Yes My son and I are going to try. I sent the Iot relay back thx for help My son is going to school for controls engineering So we need diaghrams to go by, The optocouplers are new 2 him. and me.So Me, Erick my son and Clem are on a learning project

I don't know if this is what you mean by a "diagram" but see if this helps.

4 block safety relay

To be clear this uses the method of switching the "hot" brick power.  It is assumed that all the brick commons and track block outer-rails are tied together.   

I found the following items available now on eBay though these have the 2-3 week delay from Asia.  I'm sure all these items are available domestically (Amazon,  eBay U.S. sellers) though my experience is this double or triples the cost.  As shown it looks like between $10-15 not including wire.

safety relay electrical parts

The electronics operates on 12V DC supplied by a wall-wart so you obviously need an available wall outlet.  IF this is a nuisance, an option is a ~$3 AC-to-DC converter module that would convert 18V AC from one of the AC bricks into 12V DC.  For example:

lm2596 ac to dc module

Everyone has there favorite way to assemble electronic circuits so to each his own.  One way is to use so-called prototyping board which has solder-able holes on a 0.1" (2.54mm) grid.  I show below the use of an IC socket for the optocouplers.  This way you solder the interconnection wires to the socket and not to the IC terminals.  The current flowing within the board is very small so something like #30 gauge solid would work fine.  It's also negligible current flowing between the bricks and this board, and this board to the relay module so thin wire can be used too.  Practically speaking these interconnections would use, say, #24 or #26 gauge or whatever you have lying around for hook-up wire.

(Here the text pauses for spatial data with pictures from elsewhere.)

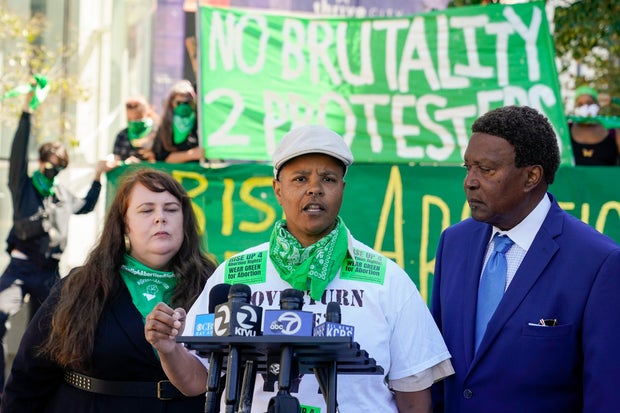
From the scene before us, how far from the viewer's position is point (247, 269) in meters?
3.74

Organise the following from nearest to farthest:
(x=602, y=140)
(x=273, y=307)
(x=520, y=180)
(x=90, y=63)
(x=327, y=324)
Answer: (x=327, y=324)
(x=273, y=307)
(x=520, y=180)
(x=602, y=140)
(x=90, y=63)

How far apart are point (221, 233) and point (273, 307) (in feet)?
14.4

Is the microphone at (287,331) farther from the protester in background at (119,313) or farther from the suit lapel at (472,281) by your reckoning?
the protester in background at (119,313)

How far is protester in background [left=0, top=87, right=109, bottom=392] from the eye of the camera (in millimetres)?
8773

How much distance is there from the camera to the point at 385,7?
15.3 m

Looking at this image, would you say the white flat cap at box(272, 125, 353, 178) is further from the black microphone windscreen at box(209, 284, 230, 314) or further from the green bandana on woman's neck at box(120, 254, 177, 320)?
the green bandana on woman's neck at box(120, 254, 177, 320)

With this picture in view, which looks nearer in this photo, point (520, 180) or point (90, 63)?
point (520, 180)

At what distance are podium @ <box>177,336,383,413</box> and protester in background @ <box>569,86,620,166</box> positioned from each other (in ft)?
20.8

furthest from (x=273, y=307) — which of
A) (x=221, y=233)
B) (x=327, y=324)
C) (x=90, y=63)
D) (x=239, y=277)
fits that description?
(x=90, y=63)

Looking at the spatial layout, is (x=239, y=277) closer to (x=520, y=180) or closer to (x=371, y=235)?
(x=520, y=180)

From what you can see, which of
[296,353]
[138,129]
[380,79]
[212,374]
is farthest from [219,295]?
[138,129]

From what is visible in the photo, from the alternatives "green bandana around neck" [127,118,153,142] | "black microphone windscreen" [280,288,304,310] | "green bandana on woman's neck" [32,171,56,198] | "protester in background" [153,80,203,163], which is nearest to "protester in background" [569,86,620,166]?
"protester in background" [153,80,203,163]

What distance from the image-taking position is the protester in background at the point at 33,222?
28.8 ft

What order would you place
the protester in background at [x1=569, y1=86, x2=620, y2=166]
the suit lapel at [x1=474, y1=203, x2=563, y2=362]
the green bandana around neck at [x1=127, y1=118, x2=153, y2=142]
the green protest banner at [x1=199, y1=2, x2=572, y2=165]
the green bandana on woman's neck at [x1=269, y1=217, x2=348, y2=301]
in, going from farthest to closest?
the green bandana around neck at [x1=127, y1=118, x2=153, y2=142], the protester in background at [x1=569, y1=86, x2=620, y2=166], the green protest banner at [x1=199, y1=2, x2=572, y2=165], the suit lapel at [x1=474, y1=203, x2=563, y2=362], the green bandana on woman's neck at [x1=269, y1=217, x2=348, y2=301]
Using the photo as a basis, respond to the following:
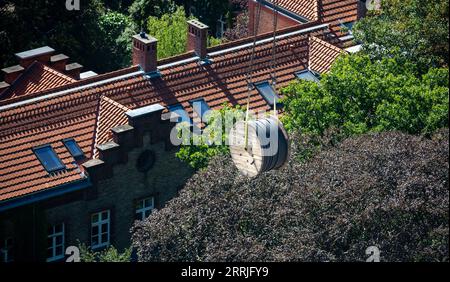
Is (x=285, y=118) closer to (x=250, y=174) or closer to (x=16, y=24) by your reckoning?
(x=250, y=174)

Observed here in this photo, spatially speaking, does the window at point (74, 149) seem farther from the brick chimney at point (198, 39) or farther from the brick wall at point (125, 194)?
the brick chimney at point (198, 39)

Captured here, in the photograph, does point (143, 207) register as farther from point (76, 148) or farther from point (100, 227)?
point (76, 148)

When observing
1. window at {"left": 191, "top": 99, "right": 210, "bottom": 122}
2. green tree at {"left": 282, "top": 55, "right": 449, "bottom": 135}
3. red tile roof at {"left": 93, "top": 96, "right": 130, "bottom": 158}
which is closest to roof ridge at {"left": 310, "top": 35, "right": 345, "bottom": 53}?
window at {"left": 191, "top": 99, "right": 210, "bottom": 122}

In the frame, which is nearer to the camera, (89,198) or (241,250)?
(241,250)

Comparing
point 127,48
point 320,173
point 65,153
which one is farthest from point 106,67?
point 320,173

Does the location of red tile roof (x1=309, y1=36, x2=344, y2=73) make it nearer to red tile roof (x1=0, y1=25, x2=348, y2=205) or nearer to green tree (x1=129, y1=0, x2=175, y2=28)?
red tile roof (x1=0, y1=25, x2=348, y2=205)

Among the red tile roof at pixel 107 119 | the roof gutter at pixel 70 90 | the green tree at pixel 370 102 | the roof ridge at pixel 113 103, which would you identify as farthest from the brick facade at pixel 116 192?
the green tree at pixel 370 102
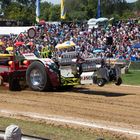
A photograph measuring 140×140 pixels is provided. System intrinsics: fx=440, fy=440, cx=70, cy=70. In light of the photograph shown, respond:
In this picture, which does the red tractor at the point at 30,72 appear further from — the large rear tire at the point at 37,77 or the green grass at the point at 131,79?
the green grass at the point at 131,79

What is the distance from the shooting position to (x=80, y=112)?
9.22m

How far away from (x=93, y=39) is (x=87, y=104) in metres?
23.8

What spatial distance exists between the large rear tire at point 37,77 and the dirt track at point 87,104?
0.81 feet

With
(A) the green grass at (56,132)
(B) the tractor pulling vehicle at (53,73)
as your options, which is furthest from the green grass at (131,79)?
(A) the green grass at (56,132)

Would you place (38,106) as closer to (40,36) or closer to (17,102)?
(17,102)

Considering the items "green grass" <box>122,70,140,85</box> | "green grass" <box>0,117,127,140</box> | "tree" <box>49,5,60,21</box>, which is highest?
"tree" <box>49,5,60,21</box>

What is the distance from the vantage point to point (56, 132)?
7160mm

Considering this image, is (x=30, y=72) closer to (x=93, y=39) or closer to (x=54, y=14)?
(x=93, y=39)

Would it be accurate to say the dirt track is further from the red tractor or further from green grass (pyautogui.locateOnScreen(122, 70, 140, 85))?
green grass (pyautogui.locateOnScreen(122, 70, 140, 85))

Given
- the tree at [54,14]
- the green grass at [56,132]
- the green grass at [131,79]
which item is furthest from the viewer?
the tree at [54,14]

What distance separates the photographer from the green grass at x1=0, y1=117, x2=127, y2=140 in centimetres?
671

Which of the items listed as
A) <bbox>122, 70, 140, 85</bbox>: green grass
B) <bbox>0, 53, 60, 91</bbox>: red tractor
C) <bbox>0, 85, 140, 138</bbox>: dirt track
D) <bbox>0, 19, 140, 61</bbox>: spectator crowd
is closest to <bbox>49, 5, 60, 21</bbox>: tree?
<bbox>0, 19, 140, 61</bbox>: spectator crowd

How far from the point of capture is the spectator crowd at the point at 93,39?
28005mm

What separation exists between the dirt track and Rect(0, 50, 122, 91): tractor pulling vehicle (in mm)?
312
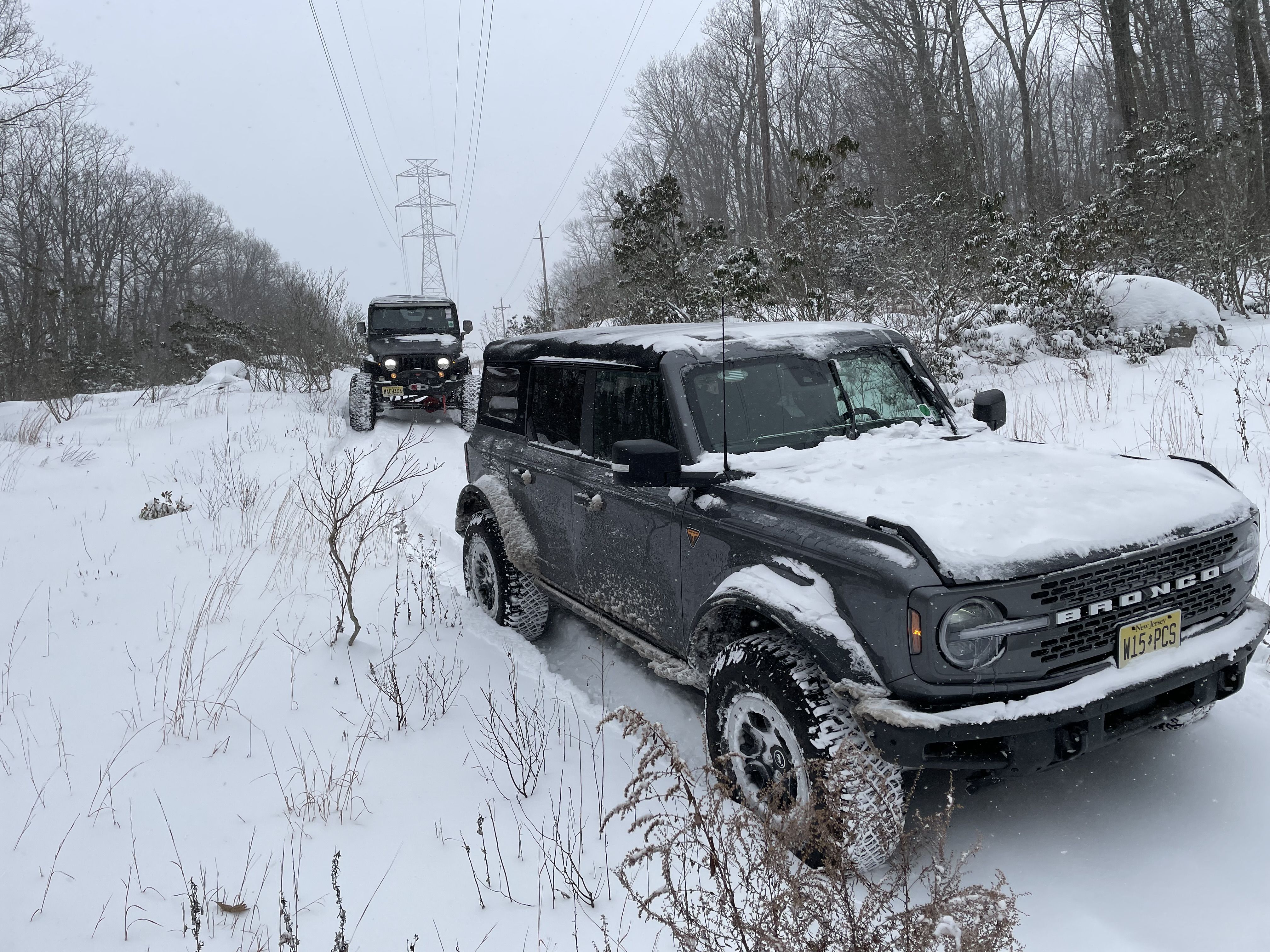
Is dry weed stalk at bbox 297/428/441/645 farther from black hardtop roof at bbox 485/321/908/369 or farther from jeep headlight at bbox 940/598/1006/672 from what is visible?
jeep headlight at bbox 940/598/1006/672

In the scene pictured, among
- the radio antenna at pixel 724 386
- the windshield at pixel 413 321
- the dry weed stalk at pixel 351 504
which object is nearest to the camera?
the radio antenna at pixel 724 386

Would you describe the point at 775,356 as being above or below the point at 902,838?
above

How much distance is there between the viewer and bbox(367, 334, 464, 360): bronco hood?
1393 cm

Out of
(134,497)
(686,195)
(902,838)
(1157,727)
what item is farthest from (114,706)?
(686,195)

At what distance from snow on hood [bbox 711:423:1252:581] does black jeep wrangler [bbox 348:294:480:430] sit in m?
10.7

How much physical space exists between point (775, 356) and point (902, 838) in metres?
2.12

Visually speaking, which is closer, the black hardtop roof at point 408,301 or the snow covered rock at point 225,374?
the black hardtop roof at point 408,301

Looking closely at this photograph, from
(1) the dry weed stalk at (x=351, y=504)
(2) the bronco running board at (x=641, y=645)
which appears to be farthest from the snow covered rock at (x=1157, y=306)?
(2) the bronco running board at (x=641, y=645)

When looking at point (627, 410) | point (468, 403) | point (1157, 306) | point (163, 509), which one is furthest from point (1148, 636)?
point (468, 403)

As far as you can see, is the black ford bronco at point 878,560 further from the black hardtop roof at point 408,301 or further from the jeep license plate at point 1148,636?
the black hardtop roof at point 408,301

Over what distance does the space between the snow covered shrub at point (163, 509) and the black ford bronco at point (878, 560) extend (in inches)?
201

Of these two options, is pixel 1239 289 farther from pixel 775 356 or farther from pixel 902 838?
pixel 902 838

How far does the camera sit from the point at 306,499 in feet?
Result: 26.4

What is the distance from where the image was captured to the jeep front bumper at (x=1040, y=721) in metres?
2.40
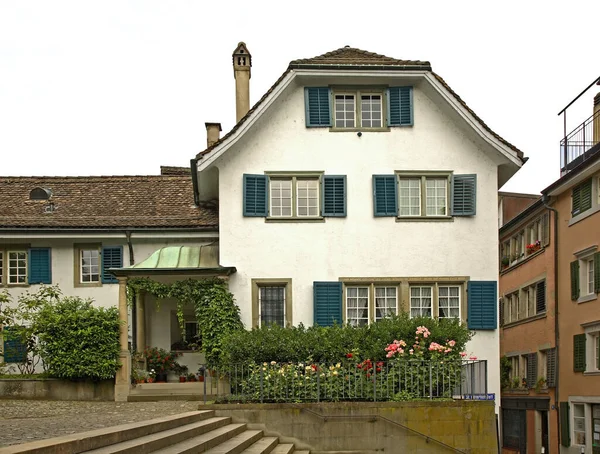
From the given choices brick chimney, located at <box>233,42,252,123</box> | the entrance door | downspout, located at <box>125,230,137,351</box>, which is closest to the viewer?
downspout, located at <box>125,230,137,351</box>

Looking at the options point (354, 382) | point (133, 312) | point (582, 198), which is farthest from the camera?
point (582, 198)

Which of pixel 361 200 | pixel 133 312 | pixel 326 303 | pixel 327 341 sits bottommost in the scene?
pixel 327 341

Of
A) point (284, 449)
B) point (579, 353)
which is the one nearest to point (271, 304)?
point (284, 449)

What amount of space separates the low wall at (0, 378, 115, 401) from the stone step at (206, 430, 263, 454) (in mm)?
5952

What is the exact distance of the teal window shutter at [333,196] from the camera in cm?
2308

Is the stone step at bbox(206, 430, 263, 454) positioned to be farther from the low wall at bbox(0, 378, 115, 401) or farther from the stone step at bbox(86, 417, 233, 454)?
the low wall at bbox(0, 378, 115, 401)

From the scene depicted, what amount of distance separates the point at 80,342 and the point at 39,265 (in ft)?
14.7

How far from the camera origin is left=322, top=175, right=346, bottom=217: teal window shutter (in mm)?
23078

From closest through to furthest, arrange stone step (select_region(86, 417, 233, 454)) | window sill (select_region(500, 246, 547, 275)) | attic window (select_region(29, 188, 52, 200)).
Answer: stone step (select_region(86, 417, 233, 454))
attic window (select_region(29, 188, 52, 200))
window sill (select_region(500, 246, 547, 275))

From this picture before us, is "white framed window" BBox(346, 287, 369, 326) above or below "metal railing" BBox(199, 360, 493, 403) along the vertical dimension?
above

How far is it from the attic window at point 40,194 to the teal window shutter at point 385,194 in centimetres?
1022

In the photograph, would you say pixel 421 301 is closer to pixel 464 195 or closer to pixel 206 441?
pixel 464 195

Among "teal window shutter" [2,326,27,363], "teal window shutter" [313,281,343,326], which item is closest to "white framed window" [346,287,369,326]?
"teal window shutter" [313,281,343,326]

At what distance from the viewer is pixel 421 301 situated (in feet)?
75.2
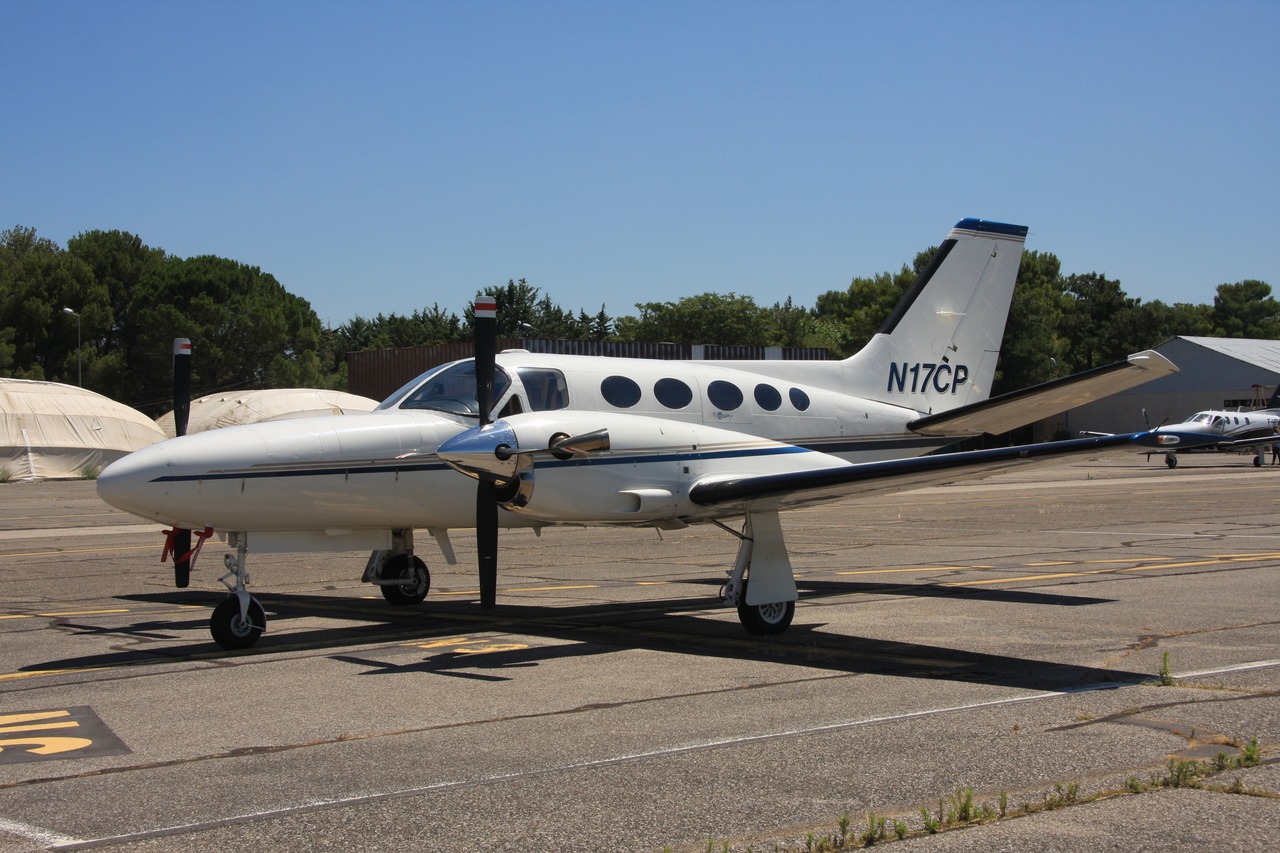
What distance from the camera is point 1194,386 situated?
3130 inches

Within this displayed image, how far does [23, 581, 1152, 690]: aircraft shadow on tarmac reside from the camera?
9.49 meters

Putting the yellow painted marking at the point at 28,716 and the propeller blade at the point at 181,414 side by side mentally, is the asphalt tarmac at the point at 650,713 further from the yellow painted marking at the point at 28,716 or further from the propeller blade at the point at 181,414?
the propeller blade at the point at 181,414

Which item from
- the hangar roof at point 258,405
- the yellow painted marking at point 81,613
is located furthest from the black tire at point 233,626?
the hangar roof at point 258,405

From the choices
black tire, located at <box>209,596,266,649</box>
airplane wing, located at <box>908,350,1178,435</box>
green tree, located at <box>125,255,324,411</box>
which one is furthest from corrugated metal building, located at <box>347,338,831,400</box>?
black tire, located at <box>209,596,266,649</box>

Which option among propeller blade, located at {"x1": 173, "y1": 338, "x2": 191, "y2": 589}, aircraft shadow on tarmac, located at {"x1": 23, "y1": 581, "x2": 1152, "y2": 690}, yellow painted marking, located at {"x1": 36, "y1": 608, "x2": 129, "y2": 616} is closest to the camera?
aircraft shadow on tarmac, located at {"x1": 23, "y1": 581, "x2": 1152, "y2": 690}

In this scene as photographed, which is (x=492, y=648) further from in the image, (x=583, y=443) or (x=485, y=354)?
(x=485, y=354)

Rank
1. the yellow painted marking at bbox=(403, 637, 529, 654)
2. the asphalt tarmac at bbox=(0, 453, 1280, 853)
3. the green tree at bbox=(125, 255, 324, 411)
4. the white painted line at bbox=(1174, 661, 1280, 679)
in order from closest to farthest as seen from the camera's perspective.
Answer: the asphalt tarmac at bbox=(0, 453, 1280, 853) < the white painted line at bbox=(1174, 661, 1280, 679) < the yellow painted marking at bbox=(403, 637, 529, 654) < the green tree at bbox=(125, 255, 324, 411)

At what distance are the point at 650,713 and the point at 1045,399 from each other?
25.0ft

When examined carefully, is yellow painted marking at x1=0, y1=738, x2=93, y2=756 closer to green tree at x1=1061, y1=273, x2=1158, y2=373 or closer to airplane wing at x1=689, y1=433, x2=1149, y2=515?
airplane wing at x1=689, y1=433, x2=1149, y2=515

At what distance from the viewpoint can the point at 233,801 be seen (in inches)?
233

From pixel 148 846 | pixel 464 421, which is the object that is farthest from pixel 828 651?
pixel 148 846

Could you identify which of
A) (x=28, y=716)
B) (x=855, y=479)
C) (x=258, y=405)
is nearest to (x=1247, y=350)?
(x=258, y=405)

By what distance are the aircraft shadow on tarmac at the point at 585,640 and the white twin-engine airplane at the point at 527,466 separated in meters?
0.53

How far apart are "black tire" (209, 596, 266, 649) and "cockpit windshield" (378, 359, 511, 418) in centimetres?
277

safety relay mechanical parts

I suggest using 2-pin screw terminal blocks on the board: (4) on the input side from the 4 AC bricks, (1) to provide DC+ and DC-, and (1) for the trigger signal to the relay module.

I also don't show the use of terminal blocks, wire nuts, or whatever hookup method to distribute brick power as that's dependent on your layout and what you use today.

If you're using Clem's system as a model, I see he has some indicator/status lights and toggle switches to bypass/over-ride the safety shutdown function.  We can explore exactly how those would integrate or if you even need/want them.  First though, I suggest contemplating the above to re-affirm your decision to jump in.

But to your point, if your son is going into Controls Engineering, he and optocouplers will soon become BFFs.